Degradome sequencing (degradome-seq) is a high-throughput strategy for detection of the degraded RNA intermediates. It is worth mentioning that the degradome-seq libraries include poly(A)-tailed remnants generated during DCL-mediated processing of the sRNA precusors33,34. Thus, we could find evidences from the degradome-seq data to support the processing of the phased nat-siRNA duplexes by DCLs. If users have degradome-seq data (see user manual in Data S1 for the required format of the HTS data), NATpipe could perform strand-specific mapping of the degradome signatures onto the NATs with phased nat-siRNA loci. Only the perfectly matched signatures will be retained. The degradome signatures with their 5′ ends mapped to the 5′ ends of the phased nat-siRNAs, or mapped to the nucleotides next to the 3′ ends of the last phased nat-siRNAs will be regarded as the evidences supporting specific nat-siRNA loci. However, one be noticed that most of the degradome-seq libraries were prepared from poly(A)-tailed RNAs, which could not be utilized for detecting the processing signals from the non-Pol II-transcribed transcripts.
NATpipe, developed by the Perl language, is compatible for both Windows and Linux operation systems.
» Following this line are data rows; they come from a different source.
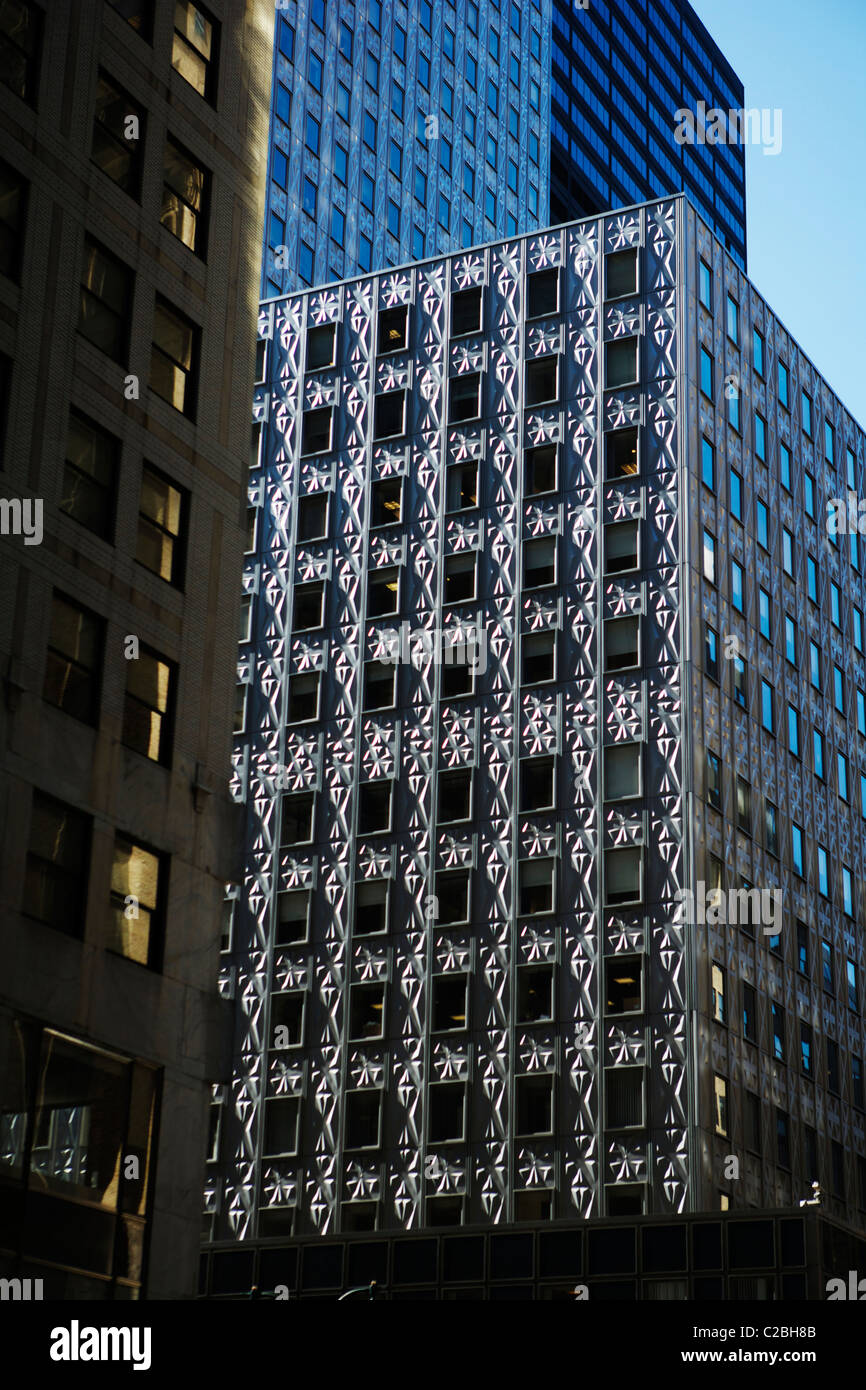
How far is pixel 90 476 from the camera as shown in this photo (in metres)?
37.0

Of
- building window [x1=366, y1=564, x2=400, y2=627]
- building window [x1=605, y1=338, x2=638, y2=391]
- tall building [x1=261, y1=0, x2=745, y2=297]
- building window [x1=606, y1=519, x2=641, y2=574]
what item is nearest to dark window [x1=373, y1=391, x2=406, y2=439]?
building window [x1=366, y1=564, x2=400, y2=627]

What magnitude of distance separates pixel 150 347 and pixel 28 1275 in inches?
702

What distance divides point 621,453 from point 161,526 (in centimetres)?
3767

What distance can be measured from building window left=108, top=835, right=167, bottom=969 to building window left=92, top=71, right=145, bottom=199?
13254 millimetres

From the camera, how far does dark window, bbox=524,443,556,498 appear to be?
74750 millimetres

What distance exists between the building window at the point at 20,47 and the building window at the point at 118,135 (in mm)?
1772

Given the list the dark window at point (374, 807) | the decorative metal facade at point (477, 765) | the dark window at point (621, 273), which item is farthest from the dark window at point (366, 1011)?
the dark window at point (621, 273)

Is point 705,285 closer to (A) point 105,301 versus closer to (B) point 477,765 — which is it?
(B) point 477,765

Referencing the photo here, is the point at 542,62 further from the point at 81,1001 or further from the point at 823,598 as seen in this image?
the point at 81,1001

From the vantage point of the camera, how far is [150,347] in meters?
39.2

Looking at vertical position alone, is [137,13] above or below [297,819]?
above

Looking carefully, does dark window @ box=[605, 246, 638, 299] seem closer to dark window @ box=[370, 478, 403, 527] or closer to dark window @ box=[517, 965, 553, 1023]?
dark window @ box=[370, 478, 403, 527]

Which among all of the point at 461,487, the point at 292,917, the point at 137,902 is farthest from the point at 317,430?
the point at 137,902

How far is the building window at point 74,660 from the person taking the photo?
115ft
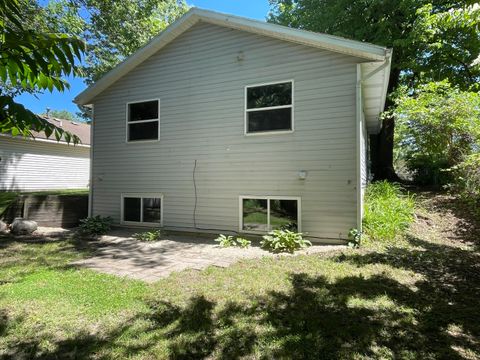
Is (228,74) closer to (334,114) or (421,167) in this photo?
(334,114)

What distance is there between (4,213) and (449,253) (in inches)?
449

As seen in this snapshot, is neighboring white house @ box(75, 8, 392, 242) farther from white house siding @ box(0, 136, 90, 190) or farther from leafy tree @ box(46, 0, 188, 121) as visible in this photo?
white house siding @ box(0, 136, 90, 190)

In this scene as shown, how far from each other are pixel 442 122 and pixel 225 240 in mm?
9248

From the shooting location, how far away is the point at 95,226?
30.0 ft

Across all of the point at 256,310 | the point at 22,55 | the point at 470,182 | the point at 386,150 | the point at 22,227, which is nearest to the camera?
the point at 22,55

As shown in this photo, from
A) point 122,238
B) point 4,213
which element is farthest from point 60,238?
point 4,213

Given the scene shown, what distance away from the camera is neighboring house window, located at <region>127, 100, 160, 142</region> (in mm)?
9477

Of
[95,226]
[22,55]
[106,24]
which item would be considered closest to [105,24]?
[106,24]

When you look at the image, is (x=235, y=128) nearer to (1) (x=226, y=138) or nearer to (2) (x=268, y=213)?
(1) (x=226, y=138)

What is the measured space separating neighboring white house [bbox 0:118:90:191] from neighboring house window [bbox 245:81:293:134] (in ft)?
40.3

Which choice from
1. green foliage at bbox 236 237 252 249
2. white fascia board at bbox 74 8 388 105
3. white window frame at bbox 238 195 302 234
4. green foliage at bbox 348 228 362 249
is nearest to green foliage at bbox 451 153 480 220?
green foliage at bbox 348 228 362 249

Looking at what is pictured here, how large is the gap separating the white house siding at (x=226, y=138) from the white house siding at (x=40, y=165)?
9.30 metres

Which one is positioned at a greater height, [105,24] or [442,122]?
[105,24]

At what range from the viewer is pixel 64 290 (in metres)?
4.44
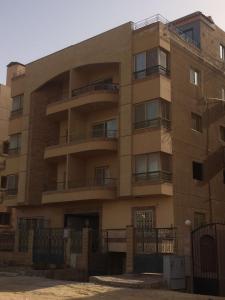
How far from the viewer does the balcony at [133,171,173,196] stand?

It is freely available at www.bioinfolab.cn/NATpipe/NATpipe.zip.
NATpipe utility: a case study on the non-model plant Dendrobium officinale
To verify the utility of NATpipe for NAT and nat-siRNA discovery, we performed a case study by using RNA sequencing (RNA-seq) data of Dendrobium officinale, a non-model plant species. In our recent study, eight RNA-seq data sets [two biological replicates for each of four organs including root, stem, leaf and flower; NCBI SRA (http://www.ncbi.nlm.nih.gov/sra) accession IDs: SRR2014227, SRR2014230, SRR2014236, SRR2014246, SRR2014297, SRR2014325, SRR2014396 and SRR2014476] were generated, providing 445,430,002 valid reads35. Although the draft genome of Dendrobium officinale has been reported36, the genome assembly and the gene annotations are still far from a satisfied status. Thus, we previously took a de novo strategy for Dendrobium transcriptome assembly by utilizing the eight RNA-seq data sets. As a result, 536,558 transcripts ranging from 201 to 21,555 nt were obtained35. In the present study, the 536,558 transcripts were treated as input data for NAT prediction by using NATpipe. As a result, a total of 2,651,469 transcript pairs containing highly complementary regions were identified from the Dendrobium transcriptome based on the BLAST results. These complementary pairs were further classified into 1,269,633 “HC” and 1,741,803 “100-nt” pairs. Then, RNAplex was employed for secondary structure prediction to investigate the annealing potential of the BLAST-predicted transcript pairs. The results of RNAplex were parsed and made a comparison with those of BLAST, and the transcript pairs fulfilling the criteria proposed above were retained as the NAT candidates. As a result, a total of 636,074 NAT pairs were retained, and 436 were identified as cis-NAT pairs considering the single perfectly annealed region for each pair.
Next, we searched for the phased nat-siRNAs by utilizing eight sRNA HTS data sets (two biological replicates for each of four organs including root, stem, leaf and flower; NCBI SRA accession IDs: SRR2014142, SRR2014143, SRR2014477, SRR2014478, SRR2014146, SRR2014147, SRR2014148 and SRR2014149) reported in our recent study35. To do this, the NATs containing perfectly annealed regions longer than 80 bp were subjected to sRNA mapping. A total of 193,167 annealed regions assigned to 163,654 NAT pairs were included in this analysis. Based on the mapping results, NATpipe searched for the sRNA clusters constituted by four or more phased nat-siRNA candidates. As a result, 36,033 phased nat-siRNAs assigned to 8,499 clusters were identified within 1,191 annealed regions of 1,034 NAT pairs.
Then, four degradome-seq data sets (four organs including root, stem, leaf and flower; NCBI SRA accession IDs: SRR2012529, SRR2012531, SRR2012580 and SRR2012592) were used to find evidences supporting the processing of the nat-siRNAs from the NATs. Degradome signatures were mapped onto the NAT pairs encoding phased nat-siRNAs. Based on the mapping results, NATpipe searched for the degradome signatures with their 5′ ends mapped to the 5′ ends of the nat-siRNA candidates, or mapped to the nucleotides next to the 3′ ends of the last phased nat-siRNAs. As a result, 5,739 nat-siRNA candidates (assigned to 3,770 clusters within 524 annealed regions of 502 NAT pairs) were supported by degradome signatures. Finally, a result summary and a detailed report showing the NAT pairs generating phased nat-siRNAs along with degradome-seq evidences were generated.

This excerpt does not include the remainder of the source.